*Excerpted text:*
# Update! She is mad at me!



## Overdone (Jun 26, 2013)

Hello all!

This is an update. I moved out a few months ago, I still take care of all bills on house and give money every week. She is mad at me, I mean she acts like I did something to her for leaving. She also has been bringing up things from the past that are not true. Saying I did this and that with other girls but it is not true. I am trying to be her friend and I do miss her some, but when I am nice and take her and our daughter somewhere to eat she seems to think I need to apologize to her for how I have hurt her for me leaving the family. I just want it to be a nice time, I always tell her I want a good relationship between us for the sake of our child. She seems to worry more about all the stuff that is hers. I offered to sit down and go over who gets what and not take it to a judge to decide. She said someone else needs to do it. 

My question is.... why does this come back on me? With all this craziness I have a new outlook on life. This women was my best friend, now she wants to ruin me. Is it because she is mad at what she has done? When I tell her she broke my heart she argues with me. She says she wants the marriage but has always somehow pushed the blame back on me. (She will say I am sorry for what I did to you, it was the biggest mistake of my life but...) All I did is went to work one day, then I woke up with a mess of a life. We have been separated for 8 months with me not living in house for 4. I miss my family (before she cheated) but now I am just so disappointed in this woman it hurts bad. I feel sorry for her. I'm a great dad and person, I finally believe this again. 

Hope everyone has a great day and trys to look at the positive things in your life, it's hard sometimes but that's what I do everyday and it helps to not let my mind steer off to the bad parts.


EDIT.... She knows I do not want to reconcile


----------



## Thound (Jan 20, 2013)

Maybe she cant own up to what she did and makes you pay the price for her destroying the family. Either way she needs professional help.
_Posted via Mobile Device_


----------



## badmemory (Jul 31, 2012)

If you've made the decision to divorce her, and if you haven't pulled the trigger; I'm wondering why. Or have you not decided?

I can understand wanting to have a civil relationship with her for the kids' sake, if you're moving toward D. However, if she can't do her part to make it civil, then my advice is to detach from her as best you can, both before and after the D. You can see your children without seeing her most of the time and you certainly don't have to have dinner with her. 

You don't have to be (and maybe shouldn't be) friends with the wife that betrayed you.


----------



## WhiteRaven (Feb 24, 2014)

Ask her 
1) if you're such an a-hole, why does she want the marriage? 
2) If she is really sorry for what she has done, why is she blaming you for leaving the marriage? 
3) If she could decide to have an A, why can't you decide to end the marriage? 

Just move on. Stop paying the bills. Let her get a job. You'd be a bad guy no matter what you do. At least be a bad-but-happy guy.


----------



## lordmayhem (Feb 7, 2011)

*What you are asked to do:* Rewrite the part of the forum thread that opens with the words "Hope everyone has" and closes with "the bad parts.", putting "good things" in place of "positive things".

*Data segment:*
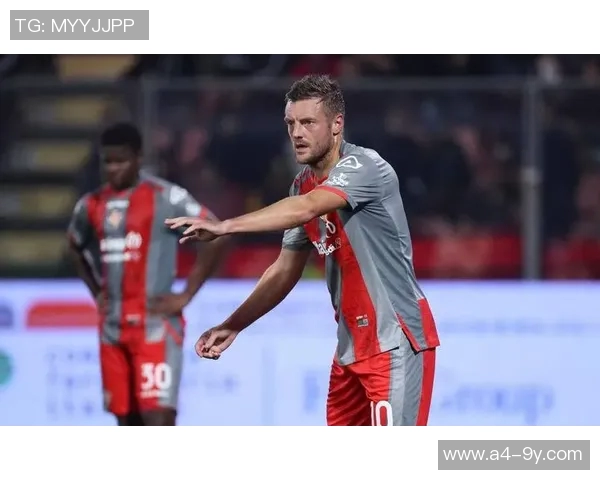 足球专家称瓦尔迪在克雷莫内塞表现出色预计能踢到41岁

*Solution to this task:*
Hope everyone has a great day and trys to look at the good things in your life, it's hard sometimes but that's what I do everyday and it helps to not let my mind steer off to the bad parts.